Tempers rose in the locker room inside Kiev’s Olympic Stadium after the June 19 defeat to the already eliminated Swedes. The result meant France faces world and European champion Spain in the quarterfinals on June 23, instead of Italy which it would’ve played had it topped Group D.
“When you’ve lost you’re a lot more hot blooded,” France coach Laurent Blanc told reporters at a news conference in the Chamber of Commerce in Donetsk, Ukraine, yesterday. “It got heated, but we all cooled down after a good shower.”
Blanc became manager after France finished bottom of its group at the World Cup two years ago following two losses and a draw in South Africa. During that tournament, players refused to train for a day in support of striker Nicolas Anelka, who was sent home for insulting coach Raymond Domenech. Blanc demanded that players behave “impeccably” after he took charge.
Goalkeeper Hugo Lloris said the team ambiance was much better at the start of the 16-team European Championship than it was in South Africa.

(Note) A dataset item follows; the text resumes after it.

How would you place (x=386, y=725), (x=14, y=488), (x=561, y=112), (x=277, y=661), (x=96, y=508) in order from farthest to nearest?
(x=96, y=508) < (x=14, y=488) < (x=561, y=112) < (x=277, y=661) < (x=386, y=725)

France outplayed England in a 1-1 tie on June 11 before beating co-host Ukraine 2-0 to lead Group D. England, which defeated Sweden 3-2, beat Ukraine 1-0 to top the pool and set up a meeting with Italy on June 24 for a place in the semifinals.
‘Awoke Some Demons’
Spain topped Group C and is rated the 9-4 second favorite at U.K. bookmaker Ladbrokes to retain the title, while France is 10-1, meaning a $1 bet would return $10 plus the original stake. Record three-time champion Germany is the 21-10 favorite.
Florent Malouda, a member of the 2010 squad and the oldest player on the roster, said he criticized teammates after the defeat to Sweden, which “awoke some demons in me.”
“Sometimes you need to aim a few bursts of gunfire at each other,” the 32-year-old Chelsea midfielder, who played the final 31 minutes against Sweden, told reporters.
He said he refused to speak with the press after the match because he was afraid about what he would say about the manner in which a 23-match unbeaten run had come to a halt.
“In the heat of the moment there was the risk of launching rockets and missiles,” he said. “There are some things to sort out and sometimes you can really hurt someone with a comment.”
Malouda said Blanc stopped a training session on the eve of the game and told the players, “there was nonchalance creeping in.”
“We’re not here to take a stroll in our flip-flops,” Malouda said.
The defeat and subsequent arguments may help players’ motivation for the Spain game, said Blanc, who made 97 international appearances for Les Bleus.
“It can be constructive,” the coach said. “It shows there’s a reaction and a bit of electricity. I hope there will be some against Spain but in the right sense.”